READING TEXT:
Are you sure the drives aren't powering on when you attach IDE
and power cable at the same time? Feel for a vibration. Sometimes
you don't hear anything but they're actually on.
Try putting in a spare hard drive in the new computer and see if
it works when plugged into IDE.
\_ While off, I connect both - power on - nothing.
While off, connect power only - power on - drives spin up.
\_ Assuming you are using the same cables then try to flip them
around if they connect both ways. Otherwise, I say your
motherboard is bad and/or incompatible with the drives you
are using. I agree with the previous person to check to see
that they aren't actually on, too. Then it's just a driver
issue.
\_ They definitely aren't on. When I try it without the PATA cable
i see the DVD LED and hear the hard drive spin up.

THE EXERCISE:
Can you copy out the entire exchange about the IDE drives that won't power on, word for word?

Data items:
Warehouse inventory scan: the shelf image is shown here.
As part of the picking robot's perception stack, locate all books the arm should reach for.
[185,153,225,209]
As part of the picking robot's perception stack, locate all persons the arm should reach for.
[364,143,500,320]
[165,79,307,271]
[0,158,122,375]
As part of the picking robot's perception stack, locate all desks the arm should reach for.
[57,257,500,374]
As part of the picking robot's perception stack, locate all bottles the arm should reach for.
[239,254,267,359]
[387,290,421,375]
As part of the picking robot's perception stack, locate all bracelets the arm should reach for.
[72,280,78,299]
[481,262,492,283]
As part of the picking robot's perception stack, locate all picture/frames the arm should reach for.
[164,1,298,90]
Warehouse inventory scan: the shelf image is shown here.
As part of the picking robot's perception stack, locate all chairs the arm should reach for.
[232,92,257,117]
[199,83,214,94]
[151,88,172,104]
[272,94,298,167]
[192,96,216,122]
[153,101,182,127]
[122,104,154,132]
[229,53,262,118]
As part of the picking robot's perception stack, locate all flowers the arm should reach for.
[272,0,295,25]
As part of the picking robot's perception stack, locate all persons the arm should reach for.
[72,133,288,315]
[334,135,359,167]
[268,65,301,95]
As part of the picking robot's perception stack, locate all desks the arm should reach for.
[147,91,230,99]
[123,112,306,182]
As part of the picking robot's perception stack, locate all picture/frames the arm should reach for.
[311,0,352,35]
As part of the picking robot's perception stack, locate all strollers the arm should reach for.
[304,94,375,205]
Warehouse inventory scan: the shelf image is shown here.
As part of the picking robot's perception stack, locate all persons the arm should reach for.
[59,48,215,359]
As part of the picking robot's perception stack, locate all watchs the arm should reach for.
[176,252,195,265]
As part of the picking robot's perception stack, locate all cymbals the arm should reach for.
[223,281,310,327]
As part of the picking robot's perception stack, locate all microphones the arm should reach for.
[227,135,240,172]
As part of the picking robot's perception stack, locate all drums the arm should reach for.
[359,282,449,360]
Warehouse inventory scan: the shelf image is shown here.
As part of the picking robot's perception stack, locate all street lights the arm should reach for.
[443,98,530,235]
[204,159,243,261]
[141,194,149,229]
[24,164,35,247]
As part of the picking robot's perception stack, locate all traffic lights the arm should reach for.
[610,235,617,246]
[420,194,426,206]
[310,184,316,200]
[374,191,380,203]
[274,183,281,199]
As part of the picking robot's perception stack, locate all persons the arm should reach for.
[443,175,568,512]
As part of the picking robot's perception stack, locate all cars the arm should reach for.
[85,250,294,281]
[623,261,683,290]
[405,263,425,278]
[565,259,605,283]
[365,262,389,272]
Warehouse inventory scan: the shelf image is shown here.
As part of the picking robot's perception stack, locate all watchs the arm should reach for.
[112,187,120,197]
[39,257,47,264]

THE RESULT:
Are you sure the drives aren't powering on when you attach IDE
and power cable at the same time? Feel for a vibration. Sometimes
you don't hear anything but they're actually on.
Try putting in a spare hard drive in the new computer and see if
it works when plugged into IDE.
\_ While off, I connect both - power on - nothing.
While off, connect power only - power on - drives spin up.
\_ Assuming you are using the same cables then try to flip them
around if they connect both ways. Otherwise, I say your
motherboard is bad and/or incompatible with the drives you
are using. I agree with the previous person to check to see
that they aren't actually on, too. Then it's just a driver
issue.
\_ They definitely aren't on. When I try it without the PATA cable
i see the DVD LED and hear the hard drive spin up.